__CONSIGNE__. Poursuivez le texte sur la pédopsychiatrie et Minority Report après sa dernière phrase.

__TEXTE RETENU__.
La pédopsychiatrie, avatar de Minority Report ?
Publié le 11/02/2013
Bien que la psychiatrie infanto-juvénile ne soit pas, elle-même, une discipline « juvénile », elle n’est « pas toujours bien intégrée dans la psychiatrie traditionnelle » et son désir d’intervention est parfois «accueilli avec scepticisme », remarque l’éditorialiste de The American Journal of Psychiatry. Un fumet suspect s’exhale notamment des tentatives pour définir des troubles précoces, dans la mesure où un diagnostic prématuré risque de stigmatiser insidieusement un jeune enfant.
En caricaturant (à peine ?), l’intérêt croissant des chercheurs pour « comprendre les fondements de ces troubles et permettre leur identification avant leur complète apparition » (so that they may be identified before they are full-blown) rappelle Minority Report. À l’origine du film de Steven Spielberg, cette nouvelle de Philip K. Dick dépeint un monde inquiétant, acharné à saper la déviance à sa base grâce à la clairvoyance de spécialistes en « précognition » permettant d’arrêter des « pré-criminels », avant même leur funeste passage à l’acte !

__EXTRAITS DE DONNÉES__.

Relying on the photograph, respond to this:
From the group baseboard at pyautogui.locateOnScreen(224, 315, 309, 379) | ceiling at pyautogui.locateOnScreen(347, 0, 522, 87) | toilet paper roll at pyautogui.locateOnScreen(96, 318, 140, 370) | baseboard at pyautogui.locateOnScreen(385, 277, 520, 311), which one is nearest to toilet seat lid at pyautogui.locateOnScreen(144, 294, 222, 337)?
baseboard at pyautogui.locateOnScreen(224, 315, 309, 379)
--
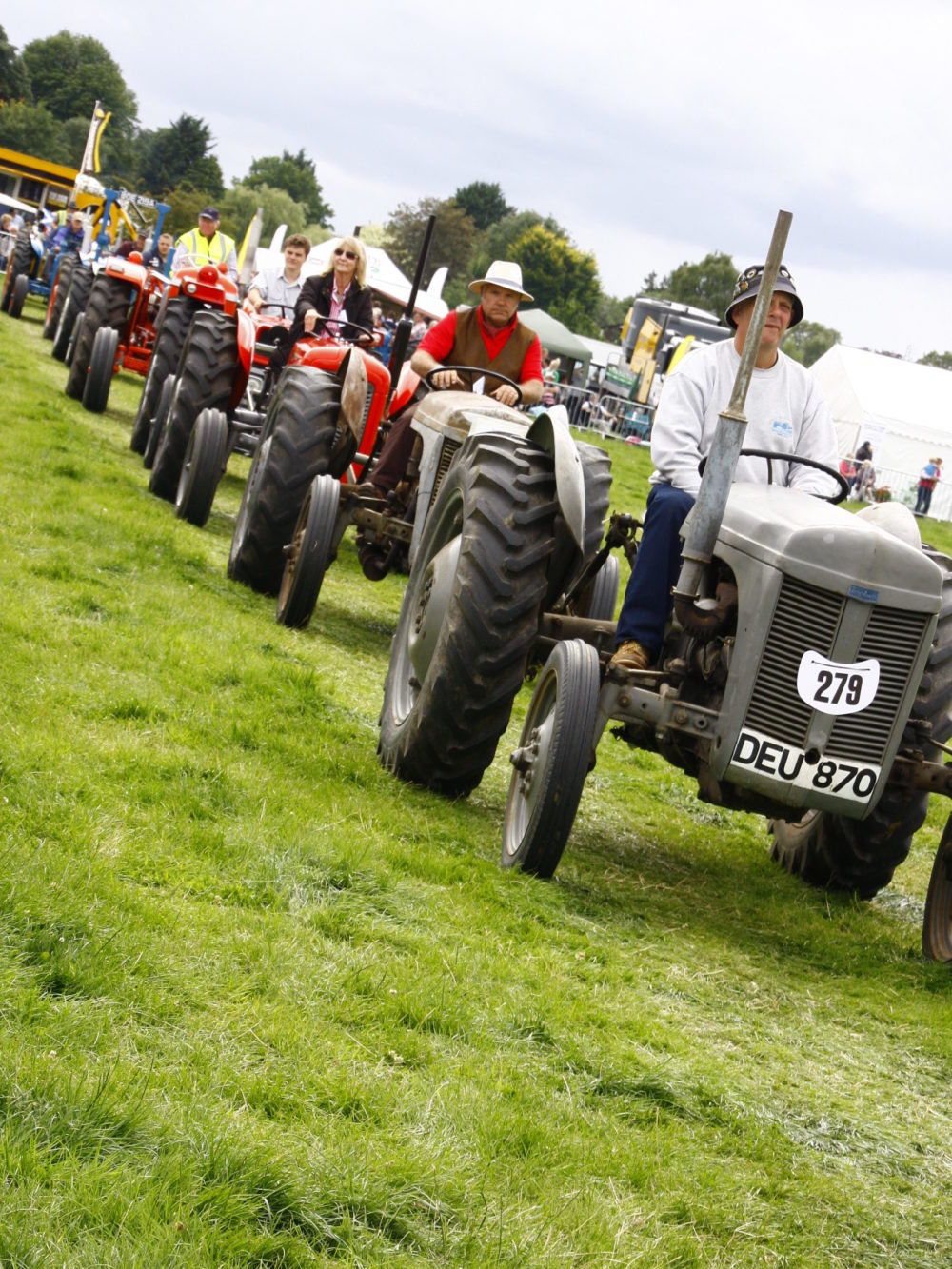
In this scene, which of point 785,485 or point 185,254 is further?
==
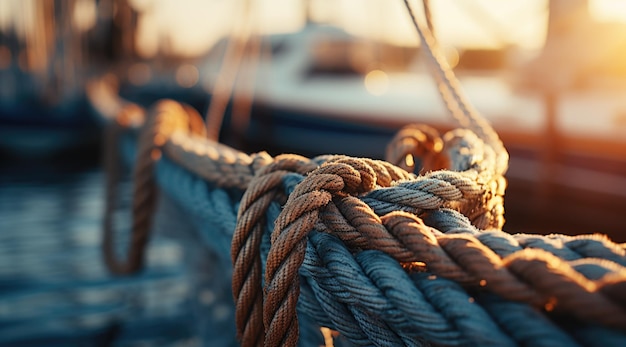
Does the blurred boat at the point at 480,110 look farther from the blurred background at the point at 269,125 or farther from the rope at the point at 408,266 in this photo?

__RÉPONSE__.
Certes, des arguments existent pour tenter de diagnostiquer et «traiter au plus tôt », par exemple le fait que le cerveau d’un enfant possède une « plus grande plasticité », et donc un plus fort potentiel de développement en vue d’un changement favorable, escompté par le thérapeute. Or précisément, en agissant sur un substrat d’autant plus fragile qu’il demeure en voie d’évolution, la démarche du pédopsychiatre risque aussi de s’apparenter à celle d’un apprenti sorcier… Mais d’un autre côté, l’auteur veut «dissiper une illusion » (dispelling the myth), la croyance que « ça passera en grandissant », autrement dit la certitude fallacieuse que tout problème de comportement ne représenterait simplement qu’une « tendance extrême de la normalité dont les jeunes vont s’affranchir avec l’âge. »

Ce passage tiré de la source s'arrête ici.